**** Records for this task ****
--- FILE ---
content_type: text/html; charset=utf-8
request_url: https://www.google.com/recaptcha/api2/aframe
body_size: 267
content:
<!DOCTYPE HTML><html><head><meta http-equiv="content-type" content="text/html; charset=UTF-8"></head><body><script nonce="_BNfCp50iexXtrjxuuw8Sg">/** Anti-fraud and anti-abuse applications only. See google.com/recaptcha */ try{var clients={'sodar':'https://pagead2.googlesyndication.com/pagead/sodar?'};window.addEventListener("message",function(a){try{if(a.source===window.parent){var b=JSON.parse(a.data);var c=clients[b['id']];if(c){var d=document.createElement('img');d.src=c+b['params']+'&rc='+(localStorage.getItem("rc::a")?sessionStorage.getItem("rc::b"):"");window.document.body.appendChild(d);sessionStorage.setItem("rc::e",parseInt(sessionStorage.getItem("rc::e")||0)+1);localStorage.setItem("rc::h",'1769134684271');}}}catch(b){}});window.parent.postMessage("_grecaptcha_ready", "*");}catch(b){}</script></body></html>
****
Exercise prompt: From the first line down to the last, give the records again exactly.

Solution to the exercise:
--- FILE ---
content_type: text/html; charset=utf-8
request_url: https://www.google.com/recaptcha/api2/aframe
body_size: 267
content:
<!DOCTYPE HTML><html><head><meta http-equiv="content-type" content="text/html; charset=UTF-8"></head><body><script nonce="_BNfCp50iexXtrjxuuw8Sg">/** Anti-fraud and anti-abuse applications only. See google.com/recaptcha */ try{var clients={'sodar':'https://pagead2.googlesyndication.com/pagead/sodar?'};window.addEventListener("message",function(a){try{if(a.source===window.parent){var b=JSON.parse(a.data);var c=clients[b['id']];if(c){var d=document.createElement('img');d.src=c+b['params']+'&rc='+(localStorage.getItem("rc::a")?sessionStorage.getItem("rc::b"):"");window.document.body.appendChild(d);sessionStorage.setItem("rc::e",parseInt(sessionStorage.getItem("rc::e")||0)+1);localStorage.setItem("rc::h",'1769134684271');}}}catch(b){}});window.parent.postMessage("_grecaptcha_ready", "*");}catch(b){}</script></body></html>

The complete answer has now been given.